• **Text segment**:
————
Create a migration to enable the extension

from pgvector.django import VectorExtension

class Migration(migrations.Migration):
    operations = [
        VectorExtension()
    ]

Add a vector field to your model

from pgvector.django import VectorField

class Item(models.Model):
    embedding = VectorField(dimensions=3)

Also supports HalfVectorField, BitField, and SparseVectorField

Insert a vector

item = Item(embedding=[1, 2, 3])
item.save()

Get the nearest neighbors to a vector

from pgvector.django import L2Distance

Item.objects.order_by(L2Distance('embedding', [3, 1, 2]))[:5]

Also supports MaxInnerProduct, CosineDistance, L1Distance, HammingDistance, and JaccardDistance

Get the distance

Item.objects.annotate(distance=L2Distance('embedding', [3, 1, 2]))

Get items within a certain distance

Item.objects.alias(distance=L2Distance('embedding', [3, 1, 2])).filter(distance__lt=5)

Average vectors

from django.db.models import Avg

Item.objects.aggregate(Avg('embedding'))

Also supports Sum

Add an approximate index

from pgvector.django import HnswIndex, IvfflatIndex

class Item(models.Model):
    class Meta:
        indexes = [
            HnswIndex(
                name='my_index',
                fields=['embedding'],
                m=16,
                ef_construction=64,
                opclasses=['vector_l2_ops']
            ),
            # or
            IvfflatIndex(
                name='my_index',
                fields=['embedding'],
                lists=100,
                opclasses=['vector_l2_ops']
            )
————
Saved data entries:
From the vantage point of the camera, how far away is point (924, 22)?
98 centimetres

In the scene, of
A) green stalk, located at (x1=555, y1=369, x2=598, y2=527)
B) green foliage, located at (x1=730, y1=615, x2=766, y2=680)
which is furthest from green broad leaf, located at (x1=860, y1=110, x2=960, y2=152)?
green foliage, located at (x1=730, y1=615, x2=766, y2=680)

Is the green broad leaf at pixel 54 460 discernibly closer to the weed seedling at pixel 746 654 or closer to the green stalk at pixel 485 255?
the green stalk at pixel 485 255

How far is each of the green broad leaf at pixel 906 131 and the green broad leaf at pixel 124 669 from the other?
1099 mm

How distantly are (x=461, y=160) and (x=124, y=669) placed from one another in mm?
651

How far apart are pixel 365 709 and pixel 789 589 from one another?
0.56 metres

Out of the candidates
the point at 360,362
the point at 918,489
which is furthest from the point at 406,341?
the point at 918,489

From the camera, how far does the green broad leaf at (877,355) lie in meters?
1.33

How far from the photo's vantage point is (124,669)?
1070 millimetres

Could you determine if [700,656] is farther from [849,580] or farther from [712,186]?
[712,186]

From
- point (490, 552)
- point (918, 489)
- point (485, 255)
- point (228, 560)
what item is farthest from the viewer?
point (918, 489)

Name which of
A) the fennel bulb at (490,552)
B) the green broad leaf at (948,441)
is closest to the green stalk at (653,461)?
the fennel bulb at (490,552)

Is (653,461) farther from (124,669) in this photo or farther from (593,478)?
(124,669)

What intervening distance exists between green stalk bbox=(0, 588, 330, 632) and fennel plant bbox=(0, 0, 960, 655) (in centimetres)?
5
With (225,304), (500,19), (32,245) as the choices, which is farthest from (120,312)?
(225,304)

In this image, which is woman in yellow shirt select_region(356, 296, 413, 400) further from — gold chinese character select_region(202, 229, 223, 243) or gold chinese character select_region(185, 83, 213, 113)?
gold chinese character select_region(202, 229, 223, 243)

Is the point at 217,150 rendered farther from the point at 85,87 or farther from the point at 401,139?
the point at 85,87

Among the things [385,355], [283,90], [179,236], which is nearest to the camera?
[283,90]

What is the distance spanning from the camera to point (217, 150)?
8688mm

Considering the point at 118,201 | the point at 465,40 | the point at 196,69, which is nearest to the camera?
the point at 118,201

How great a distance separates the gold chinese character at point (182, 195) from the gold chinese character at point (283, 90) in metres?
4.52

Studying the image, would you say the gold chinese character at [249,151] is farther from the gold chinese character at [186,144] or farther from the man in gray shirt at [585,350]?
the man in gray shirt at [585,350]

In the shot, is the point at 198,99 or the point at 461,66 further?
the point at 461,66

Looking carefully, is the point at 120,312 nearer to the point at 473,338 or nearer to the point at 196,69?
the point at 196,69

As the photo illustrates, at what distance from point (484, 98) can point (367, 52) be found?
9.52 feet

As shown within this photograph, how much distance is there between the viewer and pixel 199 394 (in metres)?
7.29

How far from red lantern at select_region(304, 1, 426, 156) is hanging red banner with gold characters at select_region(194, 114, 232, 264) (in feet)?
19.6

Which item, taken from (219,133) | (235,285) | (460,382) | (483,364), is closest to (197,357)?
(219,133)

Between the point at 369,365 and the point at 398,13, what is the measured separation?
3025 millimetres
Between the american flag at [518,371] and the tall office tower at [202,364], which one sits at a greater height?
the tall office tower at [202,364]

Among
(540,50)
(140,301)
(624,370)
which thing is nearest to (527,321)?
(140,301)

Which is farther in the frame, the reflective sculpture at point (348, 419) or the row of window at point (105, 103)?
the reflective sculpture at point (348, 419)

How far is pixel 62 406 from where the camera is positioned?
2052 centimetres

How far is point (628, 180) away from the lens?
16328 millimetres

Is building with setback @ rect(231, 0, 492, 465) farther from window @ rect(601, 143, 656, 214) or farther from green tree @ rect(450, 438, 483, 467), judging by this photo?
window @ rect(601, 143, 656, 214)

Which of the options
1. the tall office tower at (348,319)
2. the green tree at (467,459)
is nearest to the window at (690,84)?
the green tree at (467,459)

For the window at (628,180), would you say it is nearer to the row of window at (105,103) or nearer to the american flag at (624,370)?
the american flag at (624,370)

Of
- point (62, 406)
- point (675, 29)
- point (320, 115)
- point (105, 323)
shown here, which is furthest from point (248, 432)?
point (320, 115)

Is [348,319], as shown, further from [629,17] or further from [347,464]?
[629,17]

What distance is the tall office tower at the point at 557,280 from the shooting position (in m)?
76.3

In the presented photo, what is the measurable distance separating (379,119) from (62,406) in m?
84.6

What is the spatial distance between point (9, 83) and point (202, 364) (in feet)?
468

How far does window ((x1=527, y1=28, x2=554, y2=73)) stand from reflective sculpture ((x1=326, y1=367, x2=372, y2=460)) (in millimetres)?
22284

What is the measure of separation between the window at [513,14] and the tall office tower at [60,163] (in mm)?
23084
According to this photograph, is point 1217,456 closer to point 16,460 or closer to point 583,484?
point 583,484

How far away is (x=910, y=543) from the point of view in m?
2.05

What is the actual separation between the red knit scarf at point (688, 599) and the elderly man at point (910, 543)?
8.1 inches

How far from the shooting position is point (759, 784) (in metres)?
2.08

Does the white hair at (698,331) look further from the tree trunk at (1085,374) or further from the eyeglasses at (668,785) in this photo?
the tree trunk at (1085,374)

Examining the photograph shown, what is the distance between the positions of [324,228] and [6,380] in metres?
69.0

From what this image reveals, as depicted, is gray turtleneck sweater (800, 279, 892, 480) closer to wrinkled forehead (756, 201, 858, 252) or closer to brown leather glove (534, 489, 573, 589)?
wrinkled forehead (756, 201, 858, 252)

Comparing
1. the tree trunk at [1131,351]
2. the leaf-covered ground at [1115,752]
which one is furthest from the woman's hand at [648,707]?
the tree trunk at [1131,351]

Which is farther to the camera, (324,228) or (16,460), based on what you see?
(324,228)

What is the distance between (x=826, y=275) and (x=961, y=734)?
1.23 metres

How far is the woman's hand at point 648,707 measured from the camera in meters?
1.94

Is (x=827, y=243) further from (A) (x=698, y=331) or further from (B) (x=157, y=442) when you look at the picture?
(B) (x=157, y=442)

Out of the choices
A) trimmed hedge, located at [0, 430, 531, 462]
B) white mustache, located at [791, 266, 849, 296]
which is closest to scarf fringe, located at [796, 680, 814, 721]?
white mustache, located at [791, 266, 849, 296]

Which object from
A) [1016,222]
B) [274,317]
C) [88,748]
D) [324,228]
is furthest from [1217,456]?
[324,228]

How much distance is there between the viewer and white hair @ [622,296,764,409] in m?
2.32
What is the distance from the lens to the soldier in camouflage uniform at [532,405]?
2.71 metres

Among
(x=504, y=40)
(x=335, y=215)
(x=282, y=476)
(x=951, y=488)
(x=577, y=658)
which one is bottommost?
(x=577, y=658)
————
• **Complete the following**:
a: Could you copy out the entries word for word, from the line containing "How far from red" through the line containing "16328 millimetres", with both of those lines included?
b: Can you continue the guide to using pgvector with Django from the point where it stops?

• **Answers below**:
a:
How far from red lantern at select_region(304, 1, 426, 156) is hanging red banner with gold characters at select_region(194, 114, 232, 264) (in feet)?
19.6

Which item, taken from (219,133) | (235,285) | (460,382) | (483,364), is closest to (197,357)?
(219,133)

Between the point at 369,365 and the point at 398,13, what is the measured separation?
3025 millimetres
Between the american flag at [518,371] and the tall office tower at [202,364], which one sits at a greater height?
the tall office tower at [202,364]

Among
(540,50)
(140,301)
(624,370)
which thing is nearest to (527,321)?
(140,301)

Which is farther in the frame, the reflective sculpture at point (348, 419) or the row of window at point (105, 103)?
the reflective sculpture at point (348, 419)

How far is pixel 62 406 from where the camera is positioned?
2052 centimetres

How far is point (628, 180) away from the lens?
16328 millimetres

b:
        ]

Use vector_ip_ops for inner product and vector_cosine_ops for cosine distance

Half-Precision Indexing

Index vectors at half-precision

from django.contrib.postgres.indexes import OpClass
from django.db.models.functions import Cast
from pgvector.django import HnswIndex, HalfVectorField

class Item(models.Model):
    class Meta:
        indexes = [
            HnswIndex(
                OpClass(Cast('embedding', HalfVectorField(dimensions=3)), name='halfvec_l2_ops'),
                name='my_index',
                m=16,
                ef_construction=64
            )
        ]

Note: Add 'django.contrib.postgres' to INSTALLED_APPS to use OpClass

Get the nearest neighbors

distance = L2Distance(Cast('embedding', HalfVectorField(dimensions=3)), [3, 1, 2])
Item.objects.order_by(distance)[:5]

SQLAlchemy

Enable the extension

session.execute(text('CREATE EXTENSION IF NOT EXISTS vector'))

Add a vector column

from pgvector.sqlalchemy import Vector

class Item(Base):
    embedding = mapped_column(Vector(3))

Also supports HALFVEC, BIT, and SPARSEVEC

Insert a vector

item = Item(embedding=[1, 2, 3])
session.add(item)
session.commit()

Get the nearest neighbors to a vector

session.scalars(select(Item).order_by(Item.embedding.l2_distance([3, 1, 2])).limit(5))

Also supports max_inner_product, cosine_distance, l1_distance, hamming_distance, and jaccard_distance

Get the distance

session.scalars(select(Item.embedding.l2_distance([3, 1, 2])))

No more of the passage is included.